• Lesetext:
=-=-=

„Motorsäge?“ So oder ähnlich verwirrend haben sich Studio Braun früher am Telefon gemeldet, wenn sie ahnungslose Norddeutsche an der Leitung hatten. Zum Beispiel, wenn sie inserierten, dass sie etwas zu verkaufen hätten – eine Dunstabzugshaube etwa oder eben eine Motorsäge, die aber leider „in den Honigtopf gefallen“ war -, wenn der liebe Gott ein Abendessen springen ließ oder der Weihnachtsmann sich wegen einer Crack-Psychose krank melden wollte. Fünf CDs mit absurden Telefonaten sind zwischen 1998 und 2004 entstanden, sie haben das Hamburger Trio berühmt gemacht.
Derzeit sind Studio Braun allerdings als Fraktus unterwegs, als fiktive, wiedervereinigte Elektro-Band aus den 1980ern, die es noch einmal wissen will. Über ihre kleine Clubtour ist viel geschrieben worden, der pseudo-dokumentarische „Fraktus“-Film hat es bis in die Tagesschau geschafft. Der Sprung von anarchischen Telefonstreichen zu einem musikalischen Bühnenprojekt ist für das Trio allerdings kleiner, als man jetzt denken könnte. Jacques Palminger, Rocko Schamoni und Heinz Strunk waren schon immer vielfältig tätig, als Theatermacher, Bestsellerautoren, Radio- und Fernsehmoderatoren und Filmdarsteller, um nur einen Teil zu nennen. Hinzu kommen diverse (durchaus ernsthaft verfolgte) musikalische Soloprojekte, bei denen linksintellektueller Schlager (Schamoni) sowie Jazz und Dub-Reggae mit psychedelischem Sprechgesang (Palminger) herauskamen. Die drei Herren wissen also, was sie da tun.
Um nun endlich den Bogen zu Fraktus zu schlagen, bedarf es noch eines letzten Mosaiksteinchens: der vereinzelten Studio-Braun-Musiktracks, die teilweise auf den alten Telefon-CDs, teilweise an anderen Stellen zu finden waren. Elektronische, vollkommen verspulte Stücke wie „Babuschka“, „Fick dich, Henry Maske“, „Computerfreak“ oder „Joy“ (in welchem sich das Fraktus-Thema bereits abzeichnete) wiesen schon lange in die Richtung, die das aktuelle Projekt nun eingeschlagen hat. Allerdings – und das ist neu im Werk von Studio Braun – wurde die musikalische Energie in das Korsett der erfundenen „Fraktus“-Rahmenhandlung gezwängt und damit eines Teils ihrer Wirkung beraubt.

=-=-=

• Quellenauszug:
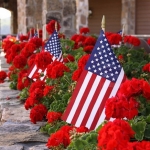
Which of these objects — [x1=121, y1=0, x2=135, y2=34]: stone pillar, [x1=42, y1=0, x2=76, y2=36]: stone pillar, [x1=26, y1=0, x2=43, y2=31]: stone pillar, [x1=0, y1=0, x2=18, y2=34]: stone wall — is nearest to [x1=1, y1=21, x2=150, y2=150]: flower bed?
[x1=42, y1=0, x2=76, y2=36]: stone pillar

=-=-=

• Arbeitsanweisungen:
1/ Wie viele CDs mit absurden Telefonaten sind laut dem Text über Studio Braun zwischen 1998 und 2004 entstanden?
2/ Kopiere aus dem Text über Studio Braun wortgetreu den Abschnitt, der bei „Um nun endlich“ beginnt und bei „ihrer Wirkung beraubt.“ endet.
3/ Schreibe den Text über Studio Braun dort weiter, wo er aufhört.

• Als Antwort:
1/ Fünf CDs.

2/
Um nun endlich den Bogen zu Fraktus zu schlagen, bedarf es noch eines letzten Mosaiksteinchens: der vereinzelten Studio-Braun-Musiktracks, die teilweise auf den alten Telefon-CDs, teilweise an anderen Stellen zu finden waren. Elektronische, vollkommen verspulte Stücke wie „Babuschka“, „Fick dich, Henry Maske“, „Computerfreak“ oder „Joy“ (in welchem sich das Fraktus-Thema bereits abzeichnete) wiesen schon lange in die Richtung, die das aktuelle Projekt nun eingeschlagen hat. Allerdings – und das ist neu im Werk von Studio Braun – wurde die musikalische Energie in das Korsett der erfundenen „Fraktus“-Rahmenhandlung gezwängt und damit eines Teils ihrer Wirkung beraubt.

3/
Die Stücke auf „Millennium Edition“ hätten nämlich auch ohne den aufgedrückten 80er-Stil funktioniert. Das typisch Braunsche ist im Kern immer da: spackige Synthiemusik, die klingt, als sei sie auf dem alten Desktop-Rechner im Hobbykeller arrangiert worden (obwohl sie in Wirklichkeit von Erobique kommt), schlaue Nonsens-Poesie und eine verschrobene Vortragshaltung, der egal ist, wer da unten vor der Bühne sowieso wieder nicht tanzt. Woran aber der Film krankt, macht sich auch auf dem Album bemerkbar: Schamoni, Strunk und Palminger sind immer dann am besten, wenn sie völlig frei abgehen können. Und das kommt viel zu selten vor, wenn auf Teufel komm raus eine Geschichte erzählt werden muss.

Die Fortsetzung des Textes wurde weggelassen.